"What is the matter, mother?" said Mr. Hunt, in a tone not free from alarm.

"I am worried! That's the whole of it. I am downright vexed with you, Sarah, and surprised, too! What upon earth possessed you, child, to take that beggar into my kitchen to-day? After all I have told you and tried to learn you about these shameful impostors! I declare I was beat out when I heard it. And to throw away provisions and clothes upon such a brat!"

Lucy opened her great eyes at her sister, and Mr. Hunt looked perplexedly towards his favorite, for at heart he was partial to his second child.

"I took the poor creature to the fire, mother, because she was wet and cold; I fed her because she was hungry; I gave her some old, warm clothes of mine because hers were thin and soaked with rain."

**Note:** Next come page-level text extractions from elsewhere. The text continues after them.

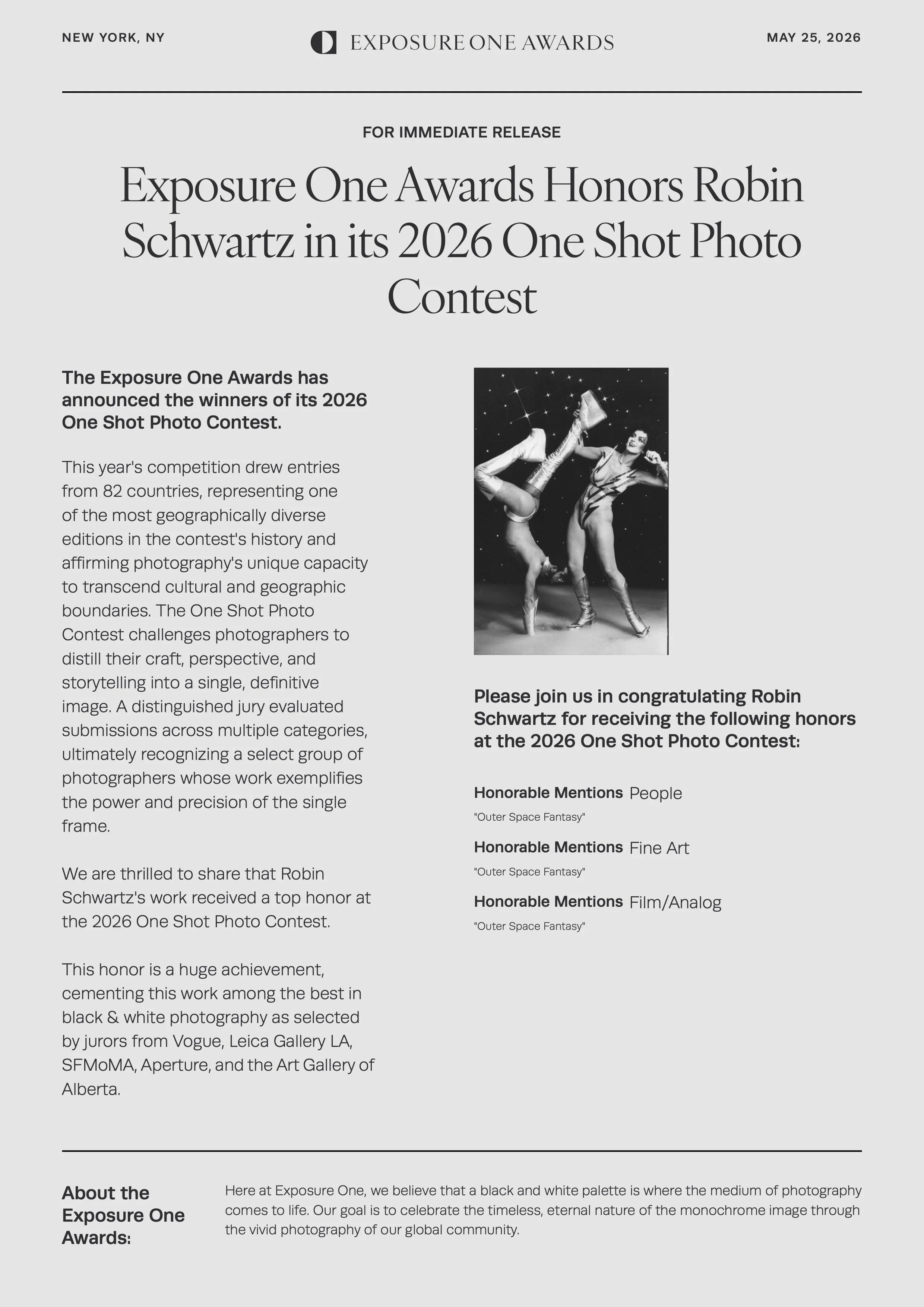 NEW YORK, NY

EXPOSURE ONE AWARDS

MAY 25, 2026

FOR IMMEDIATE RELEASE

Exposure One Awards Honors Robin Schwartz in its 2026 One Shot Photo Contest

The Exposure One Awards has announced the winners of its 2026 One Shot Photo Contest.

This year's competition drew entries from 82 countries, representing one of the most geographically diverse editions in the contest's history and affirming photography's unique capacity to transcend cultural and geographic boundaries. The One Shot Photo Contest challenges photographers to distill their craft, perspective, and storytelling into a single, definitive image. A distinguished jury evaluated submissions across multiple categories, ultimately recognizing a select group of photographers whose work exemplifies the power and precision of the single frame.

We are thrilled to share that Robin Schwartz's work received a top honor at the 2026 One Shot Photo Contest.

This honor is a huge achievement, cementing this work among the best in black & white photography as selected by jurors from Vogue, Leica Gallery LA, SFMoMA, Aperture, and the Art Gallery of Alberta.

Please join us in congratulating Robin Schwartz for receiving the following honors at the 2026 One Shot Photo Contest:

Honorable Mentions People
"Outer Space Fantasy"

Honorable Mentions Fine Art
"Outer Space Fantasy"

Honorable Mentions Film/Analog
"Outer Space Fantasy"

About the Exposure One Awards:

Here at Exposure One, we believe that a black and white palette is where the medium of photography comes to life. Our goal is to celebrate the timeless, eternal nature of the monochrome image through the vivid photography of our global community.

"Poor little girl!" murmured Jeannie compassionately.

Sarah's hand closed instantly over the little fingers. The simple-hearted babe understood and sympathized with her motive and act better than did her wiser elders.

"Oh, I have no doubt she told a pitiful story, and shed enough tears to wet her through, if the rain had not done it already. If you listen to what these wretches say, and undertake to relieve their wants, you will soon have not a dress to your back nor a house over your head. Why didn't you send her to some society for the relief of the poor?"

"I did not know where to find one, ma'am."

This plain truth, respectfully uttered, confounded Mrs. Hunt for a second.

"Mrs. James is one of the managers in a benevolent association," she said, recovering herself. "You had ought to have given your beggar her address."